In the first project, which was funded by TÜBİTAK, Dr. Şahin and his team identified the molecular mechanisms of resistance against the drug trastuzumab-emtansine
(T-DM1). T-DM1 was approved by the US Food and Drug Administration (FDA) in 2013 and since then has been used in metastatic HER2-positive breast cancer patients, who constitute around 20 percent of all breast cancer patients. This study identified the protein polo-like kinase 1 (PLK1) as being upregulated in T-DM1 resistance and demonstrated that targeting PLK1 with a small- molecule inhibitor, volasertib, increases drug sensitivity.

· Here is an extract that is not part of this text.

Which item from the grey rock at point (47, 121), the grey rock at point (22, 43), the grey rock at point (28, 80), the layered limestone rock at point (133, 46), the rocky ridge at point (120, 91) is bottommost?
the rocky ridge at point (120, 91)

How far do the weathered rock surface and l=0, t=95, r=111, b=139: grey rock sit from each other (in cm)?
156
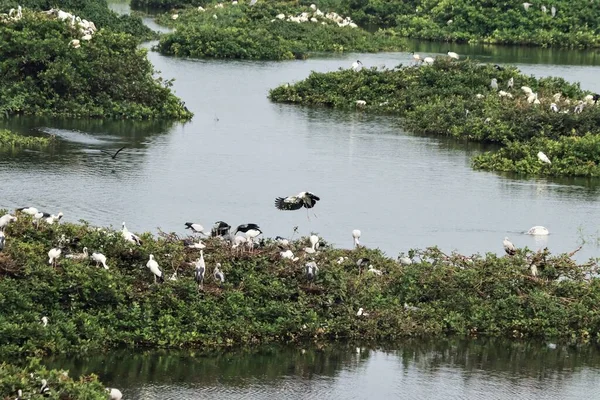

In the second project, which was funded by the European Molecular Biology Organization (EMBO), the researchers demonstrated that hyperactivation of the enzyme phosphodiesterase 4D, which is produced by the PDE4D gene, is responsible for resistance to tamoxifen. Tamoxifen has long been used to treat ER-positive breast cancer, which constitutes around 70 percent of all breast cancer cases. Targeting phosphodiesterase 4D with dipyridamole or aspirin enhanced tamoxifen response in cell-line and mouse models of tamoxifen-resistant ER-positive breast cancer. Interestingly, this study demonstrated that aspirin, a drug that has been used for over a century for various purposes, can overcome tamoxifen resistance and decrease tumor burden in ER-positive breast cancer.
These two preclinical studies have identified two important genes mediating drug resistance and paved the way toward testing drugs that are either being tested in clinical trials for other cancers (e.g., volasertib) or already approved by the FDA (e.g., aspirin) in clinics for treatment-refractory breast cancer subtypes in the near future.
Articles:
- Saatci Ö, Borgoni S, Akbulut O, Durmus S, Raza U, Eyupoglu E, Alkan C, Akyol A, Kutuk O, Wiemann S, Sahin O* (2018). Targeting PLK1 overcomes T-DM1 resistance via CDK1-dependent phosphorylation and inactivation of Bcl-2/xL in HER2-positive breast cancer. Oncogene. 10.1038/s41388-017-0108-9.
https://www.nature.com/articles/s41388-017-0108-9 - Mishra RR, Belder N, Ansari SA, Kayhan M, Bal H, Raza U, Ersan PG, Tokat UM, Eyüpoğlu E, Saatci Ö, Jandaghi P, Wiemann S, Üner A, Cekic C, Riazalhosseini Y, Sahin O*. Re-activation of cAMP pathway by PDE4D inhibition represents a novel druggable axis for overcoming tamoxifen resistance in ER-positive breast cancer. Clinical Cancer Research. 10.1158/1078-0432.CCR-17-2776.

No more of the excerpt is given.